▸ **WHAT IS EXPECTED**:
Go to the line below containing "site MAD_S1_D07, 3-frame burst." and print exactly from there through the line containing "scientific name: Numididae", both included. Print nothing else.

▸ **SUPPLIED INFORMATION**:
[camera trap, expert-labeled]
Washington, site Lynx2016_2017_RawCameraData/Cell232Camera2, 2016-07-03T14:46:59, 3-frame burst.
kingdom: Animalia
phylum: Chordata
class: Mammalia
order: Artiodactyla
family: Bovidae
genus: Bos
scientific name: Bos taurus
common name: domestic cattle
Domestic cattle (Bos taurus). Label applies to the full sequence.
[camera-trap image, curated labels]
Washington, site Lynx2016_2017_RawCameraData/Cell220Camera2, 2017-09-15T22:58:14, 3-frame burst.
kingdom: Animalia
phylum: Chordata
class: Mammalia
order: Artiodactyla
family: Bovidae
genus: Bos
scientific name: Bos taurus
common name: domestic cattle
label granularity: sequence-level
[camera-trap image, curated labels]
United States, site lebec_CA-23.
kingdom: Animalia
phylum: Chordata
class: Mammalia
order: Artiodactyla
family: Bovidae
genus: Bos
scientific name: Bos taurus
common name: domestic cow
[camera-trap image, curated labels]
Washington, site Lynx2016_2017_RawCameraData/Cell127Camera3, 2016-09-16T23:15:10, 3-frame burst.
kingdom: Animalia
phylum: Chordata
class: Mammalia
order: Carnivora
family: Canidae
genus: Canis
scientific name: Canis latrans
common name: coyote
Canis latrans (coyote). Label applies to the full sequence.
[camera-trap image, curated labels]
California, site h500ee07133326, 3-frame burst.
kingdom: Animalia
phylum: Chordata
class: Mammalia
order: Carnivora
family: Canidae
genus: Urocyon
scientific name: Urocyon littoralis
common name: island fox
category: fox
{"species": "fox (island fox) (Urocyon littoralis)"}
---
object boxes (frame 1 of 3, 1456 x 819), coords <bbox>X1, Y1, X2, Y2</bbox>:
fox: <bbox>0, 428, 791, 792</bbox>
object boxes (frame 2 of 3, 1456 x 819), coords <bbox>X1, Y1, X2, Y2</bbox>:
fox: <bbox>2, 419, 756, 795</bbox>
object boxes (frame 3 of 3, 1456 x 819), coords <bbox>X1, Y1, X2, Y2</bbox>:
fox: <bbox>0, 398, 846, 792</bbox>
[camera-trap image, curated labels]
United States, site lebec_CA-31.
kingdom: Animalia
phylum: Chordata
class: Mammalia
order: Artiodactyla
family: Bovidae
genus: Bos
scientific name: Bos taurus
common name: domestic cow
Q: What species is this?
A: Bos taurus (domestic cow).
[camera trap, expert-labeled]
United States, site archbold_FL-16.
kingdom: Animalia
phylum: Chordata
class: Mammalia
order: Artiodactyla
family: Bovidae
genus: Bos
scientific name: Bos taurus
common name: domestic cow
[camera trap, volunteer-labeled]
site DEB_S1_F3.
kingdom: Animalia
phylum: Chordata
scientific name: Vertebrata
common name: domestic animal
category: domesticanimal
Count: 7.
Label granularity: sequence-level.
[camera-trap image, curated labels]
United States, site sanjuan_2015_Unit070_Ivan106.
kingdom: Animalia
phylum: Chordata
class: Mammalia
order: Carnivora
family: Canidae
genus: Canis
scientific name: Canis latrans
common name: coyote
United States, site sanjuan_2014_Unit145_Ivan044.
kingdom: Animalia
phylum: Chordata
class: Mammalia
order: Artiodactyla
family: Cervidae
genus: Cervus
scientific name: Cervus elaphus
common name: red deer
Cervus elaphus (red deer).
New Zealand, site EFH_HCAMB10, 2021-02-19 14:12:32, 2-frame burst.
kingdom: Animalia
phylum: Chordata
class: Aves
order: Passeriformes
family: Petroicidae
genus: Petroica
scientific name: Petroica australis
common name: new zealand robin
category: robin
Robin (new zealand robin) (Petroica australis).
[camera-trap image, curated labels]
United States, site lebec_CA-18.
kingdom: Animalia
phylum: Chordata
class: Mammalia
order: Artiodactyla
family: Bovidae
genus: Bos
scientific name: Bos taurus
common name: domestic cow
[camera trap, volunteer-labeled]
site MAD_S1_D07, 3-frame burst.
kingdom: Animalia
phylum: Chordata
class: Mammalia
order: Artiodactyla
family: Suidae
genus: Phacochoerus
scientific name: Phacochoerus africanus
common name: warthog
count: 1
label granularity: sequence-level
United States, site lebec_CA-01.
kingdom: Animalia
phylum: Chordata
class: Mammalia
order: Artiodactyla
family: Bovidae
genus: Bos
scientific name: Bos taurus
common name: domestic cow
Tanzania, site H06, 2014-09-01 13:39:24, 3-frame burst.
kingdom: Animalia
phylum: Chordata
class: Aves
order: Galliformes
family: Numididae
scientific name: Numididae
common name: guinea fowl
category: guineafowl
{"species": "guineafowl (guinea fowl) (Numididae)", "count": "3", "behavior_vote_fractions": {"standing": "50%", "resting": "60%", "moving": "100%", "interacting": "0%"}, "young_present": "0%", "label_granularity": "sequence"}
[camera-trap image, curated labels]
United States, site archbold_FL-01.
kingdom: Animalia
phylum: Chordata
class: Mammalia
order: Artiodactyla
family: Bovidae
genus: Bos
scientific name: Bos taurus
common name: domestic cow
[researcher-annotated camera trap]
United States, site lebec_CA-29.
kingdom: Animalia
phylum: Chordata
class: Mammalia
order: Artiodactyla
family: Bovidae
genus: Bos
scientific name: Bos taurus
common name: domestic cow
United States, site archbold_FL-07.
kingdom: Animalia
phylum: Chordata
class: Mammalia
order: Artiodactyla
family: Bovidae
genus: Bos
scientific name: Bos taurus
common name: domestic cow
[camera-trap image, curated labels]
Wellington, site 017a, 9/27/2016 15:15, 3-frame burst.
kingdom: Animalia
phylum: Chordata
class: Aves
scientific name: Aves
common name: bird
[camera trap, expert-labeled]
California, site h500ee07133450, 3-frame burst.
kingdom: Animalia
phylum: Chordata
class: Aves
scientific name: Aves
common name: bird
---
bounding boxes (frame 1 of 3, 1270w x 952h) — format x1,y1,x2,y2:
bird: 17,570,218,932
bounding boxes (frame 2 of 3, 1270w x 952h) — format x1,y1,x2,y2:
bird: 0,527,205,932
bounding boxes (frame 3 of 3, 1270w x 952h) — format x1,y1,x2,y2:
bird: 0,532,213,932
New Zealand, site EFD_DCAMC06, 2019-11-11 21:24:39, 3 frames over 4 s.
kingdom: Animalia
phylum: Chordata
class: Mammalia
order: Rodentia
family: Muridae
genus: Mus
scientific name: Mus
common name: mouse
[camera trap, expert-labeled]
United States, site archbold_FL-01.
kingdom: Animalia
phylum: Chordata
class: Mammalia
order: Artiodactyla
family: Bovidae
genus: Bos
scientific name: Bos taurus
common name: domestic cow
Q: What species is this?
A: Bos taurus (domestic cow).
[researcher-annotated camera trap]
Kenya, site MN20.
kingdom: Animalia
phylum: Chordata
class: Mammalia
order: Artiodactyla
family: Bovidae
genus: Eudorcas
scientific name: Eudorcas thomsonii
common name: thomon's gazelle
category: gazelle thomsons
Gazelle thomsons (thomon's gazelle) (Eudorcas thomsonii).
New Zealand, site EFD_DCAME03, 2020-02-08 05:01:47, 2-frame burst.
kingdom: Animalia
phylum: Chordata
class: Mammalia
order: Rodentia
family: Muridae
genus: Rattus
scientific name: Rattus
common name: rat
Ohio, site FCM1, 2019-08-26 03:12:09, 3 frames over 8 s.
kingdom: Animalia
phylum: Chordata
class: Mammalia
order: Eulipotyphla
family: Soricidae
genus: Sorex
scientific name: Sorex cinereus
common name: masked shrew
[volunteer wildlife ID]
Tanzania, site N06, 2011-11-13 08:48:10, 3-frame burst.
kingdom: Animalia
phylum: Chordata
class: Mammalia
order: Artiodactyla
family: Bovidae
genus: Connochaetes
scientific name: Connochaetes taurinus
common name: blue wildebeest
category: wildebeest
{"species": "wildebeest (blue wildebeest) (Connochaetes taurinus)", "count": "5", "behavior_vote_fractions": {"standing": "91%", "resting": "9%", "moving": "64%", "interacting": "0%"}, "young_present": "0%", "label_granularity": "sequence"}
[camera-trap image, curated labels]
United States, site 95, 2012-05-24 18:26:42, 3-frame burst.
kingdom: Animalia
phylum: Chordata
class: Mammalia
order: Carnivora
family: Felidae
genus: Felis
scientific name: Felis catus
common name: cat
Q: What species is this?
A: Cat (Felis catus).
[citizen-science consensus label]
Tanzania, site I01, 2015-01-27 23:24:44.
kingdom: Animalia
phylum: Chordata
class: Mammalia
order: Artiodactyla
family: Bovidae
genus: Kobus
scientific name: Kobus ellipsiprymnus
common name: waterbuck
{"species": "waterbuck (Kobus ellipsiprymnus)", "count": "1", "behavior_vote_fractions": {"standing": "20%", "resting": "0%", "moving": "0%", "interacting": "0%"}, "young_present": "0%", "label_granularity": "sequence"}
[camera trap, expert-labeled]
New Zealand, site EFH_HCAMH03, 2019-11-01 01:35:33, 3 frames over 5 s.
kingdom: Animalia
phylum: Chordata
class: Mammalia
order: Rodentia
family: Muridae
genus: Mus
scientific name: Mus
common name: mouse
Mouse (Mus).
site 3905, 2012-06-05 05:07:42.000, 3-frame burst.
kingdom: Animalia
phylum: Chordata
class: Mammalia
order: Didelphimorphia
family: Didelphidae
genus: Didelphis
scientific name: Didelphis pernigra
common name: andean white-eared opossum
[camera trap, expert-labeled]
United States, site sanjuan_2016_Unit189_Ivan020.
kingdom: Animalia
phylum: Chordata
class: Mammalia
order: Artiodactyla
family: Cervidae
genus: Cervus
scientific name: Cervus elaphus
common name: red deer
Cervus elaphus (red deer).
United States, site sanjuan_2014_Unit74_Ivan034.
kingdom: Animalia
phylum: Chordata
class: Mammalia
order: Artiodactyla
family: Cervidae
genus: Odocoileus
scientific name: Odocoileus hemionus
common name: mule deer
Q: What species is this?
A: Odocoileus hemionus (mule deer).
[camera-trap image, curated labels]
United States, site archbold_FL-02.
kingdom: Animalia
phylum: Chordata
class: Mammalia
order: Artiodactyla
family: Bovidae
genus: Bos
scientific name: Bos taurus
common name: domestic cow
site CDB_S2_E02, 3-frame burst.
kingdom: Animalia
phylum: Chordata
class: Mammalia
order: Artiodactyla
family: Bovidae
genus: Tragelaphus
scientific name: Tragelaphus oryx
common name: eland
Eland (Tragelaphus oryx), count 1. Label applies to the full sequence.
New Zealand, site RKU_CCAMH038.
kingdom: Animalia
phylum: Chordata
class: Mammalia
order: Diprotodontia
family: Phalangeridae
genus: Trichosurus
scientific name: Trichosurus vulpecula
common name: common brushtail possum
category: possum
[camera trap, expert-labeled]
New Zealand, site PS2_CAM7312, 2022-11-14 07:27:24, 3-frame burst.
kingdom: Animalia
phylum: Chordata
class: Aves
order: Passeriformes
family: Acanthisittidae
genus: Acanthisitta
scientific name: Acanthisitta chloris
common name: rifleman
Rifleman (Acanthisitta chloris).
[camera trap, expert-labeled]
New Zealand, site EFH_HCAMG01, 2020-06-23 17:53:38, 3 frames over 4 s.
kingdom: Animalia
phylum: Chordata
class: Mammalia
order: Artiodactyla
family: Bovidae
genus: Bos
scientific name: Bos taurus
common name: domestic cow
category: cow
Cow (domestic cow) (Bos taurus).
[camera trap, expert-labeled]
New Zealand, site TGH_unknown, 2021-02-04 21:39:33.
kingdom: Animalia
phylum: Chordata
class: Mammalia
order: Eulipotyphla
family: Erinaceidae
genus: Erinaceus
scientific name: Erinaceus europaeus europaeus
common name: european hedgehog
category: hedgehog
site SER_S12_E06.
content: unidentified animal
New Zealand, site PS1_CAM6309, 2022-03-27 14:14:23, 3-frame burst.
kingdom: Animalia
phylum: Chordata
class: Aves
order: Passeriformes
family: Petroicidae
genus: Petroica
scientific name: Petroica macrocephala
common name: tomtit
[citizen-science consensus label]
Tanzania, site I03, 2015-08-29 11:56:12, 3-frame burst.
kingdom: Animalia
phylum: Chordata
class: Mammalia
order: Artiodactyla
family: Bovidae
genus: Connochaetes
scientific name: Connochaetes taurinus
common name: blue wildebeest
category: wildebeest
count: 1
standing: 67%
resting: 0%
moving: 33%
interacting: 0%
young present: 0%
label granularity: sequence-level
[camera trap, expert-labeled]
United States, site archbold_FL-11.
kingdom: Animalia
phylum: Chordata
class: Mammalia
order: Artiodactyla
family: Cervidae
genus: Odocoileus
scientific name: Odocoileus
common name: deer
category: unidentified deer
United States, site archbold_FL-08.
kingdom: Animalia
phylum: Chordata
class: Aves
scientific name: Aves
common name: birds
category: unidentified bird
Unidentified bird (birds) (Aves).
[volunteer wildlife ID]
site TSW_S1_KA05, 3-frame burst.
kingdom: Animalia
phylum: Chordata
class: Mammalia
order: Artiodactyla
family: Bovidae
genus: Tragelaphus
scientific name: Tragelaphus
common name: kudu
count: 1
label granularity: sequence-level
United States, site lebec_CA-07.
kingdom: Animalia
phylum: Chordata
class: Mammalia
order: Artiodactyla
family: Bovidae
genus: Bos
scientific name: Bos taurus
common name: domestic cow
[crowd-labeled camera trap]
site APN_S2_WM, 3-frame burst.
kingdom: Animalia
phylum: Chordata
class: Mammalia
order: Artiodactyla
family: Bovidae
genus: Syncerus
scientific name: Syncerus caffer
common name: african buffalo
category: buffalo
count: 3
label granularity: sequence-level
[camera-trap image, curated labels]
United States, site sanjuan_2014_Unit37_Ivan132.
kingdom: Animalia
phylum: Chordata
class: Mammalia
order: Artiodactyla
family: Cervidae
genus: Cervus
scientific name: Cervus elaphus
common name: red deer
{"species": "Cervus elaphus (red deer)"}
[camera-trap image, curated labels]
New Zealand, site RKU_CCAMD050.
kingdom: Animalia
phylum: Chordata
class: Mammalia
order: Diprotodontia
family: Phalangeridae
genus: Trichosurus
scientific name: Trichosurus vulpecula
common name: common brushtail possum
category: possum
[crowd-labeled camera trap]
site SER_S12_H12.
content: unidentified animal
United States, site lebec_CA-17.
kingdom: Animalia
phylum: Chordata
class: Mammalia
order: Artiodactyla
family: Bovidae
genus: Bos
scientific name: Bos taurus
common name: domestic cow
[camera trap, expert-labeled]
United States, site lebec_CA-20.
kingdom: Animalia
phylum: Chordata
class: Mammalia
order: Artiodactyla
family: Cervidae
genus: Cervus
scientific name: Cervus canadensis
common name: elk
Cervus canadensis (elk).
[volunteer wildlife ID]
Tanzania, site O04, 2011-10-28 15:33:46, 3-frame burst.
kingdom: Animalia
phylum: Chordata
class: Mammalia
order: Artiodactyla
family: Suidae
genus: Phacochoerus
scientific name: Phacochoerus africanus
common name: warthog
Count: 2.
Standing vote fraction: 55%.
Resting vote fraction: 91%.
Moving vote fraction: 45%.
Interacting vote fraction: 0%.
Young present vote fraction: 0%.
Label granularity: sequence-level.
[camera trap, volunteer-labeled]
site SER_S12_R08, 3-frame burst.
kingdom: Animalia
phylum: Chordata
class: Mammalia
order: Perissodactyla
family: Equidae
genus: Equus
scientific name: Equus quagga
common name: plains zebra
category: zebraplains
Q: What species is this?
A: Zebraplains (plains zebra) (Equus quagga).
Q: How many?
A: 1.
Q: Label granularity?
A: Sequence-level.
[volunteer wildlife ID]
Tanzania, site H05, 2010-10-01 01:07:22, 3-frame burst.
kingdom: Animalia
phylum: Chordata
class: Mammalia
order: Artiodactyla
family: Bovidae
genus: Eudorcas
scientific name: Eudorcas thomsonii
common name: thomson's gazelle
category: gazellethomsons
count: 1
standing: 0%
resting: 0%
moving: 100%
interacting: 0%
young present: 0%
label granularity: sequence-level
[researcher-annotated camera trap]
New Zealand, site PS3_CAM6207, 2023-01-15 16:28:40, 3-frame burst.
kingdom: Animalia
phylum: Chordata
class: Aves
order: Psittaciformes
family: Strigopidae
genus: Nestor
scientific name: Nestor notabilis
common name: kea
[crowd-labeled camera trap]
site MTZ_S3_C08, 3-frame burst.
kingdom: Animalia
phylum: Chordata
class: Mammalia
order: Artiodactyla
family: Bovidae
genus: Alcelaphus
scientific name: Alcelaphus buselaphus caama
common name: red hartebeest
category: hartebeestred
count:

▸ **SOLUTION TO THIS TASK**:
site MAD_S1_D07, 3-frame burst.
kingdom: Animalia
phylum: Chordata
class: Mammalia
order: Artiodactyla
family: Suidae
genus: Phacochoerus
scientific name: Phacochoerus africanus
common name: warthog
count: 1
label granularity: sequence-level
United States, site lebec_CA-01.
kingdom: Animalia
phylum: Chordata
class: Mammalia
order: Artiodactyla
family: Bovidae
genus: Bos
scientific name: Bos taurus
common name: domestic cow
Tanzania, site H06, 2014-09-01 13:39:24, 3-frame burst.
kingdom: Animalia
phylum: Chordata
class: Aves
order: Galliformes
family: Numididae
scientific name: Numididae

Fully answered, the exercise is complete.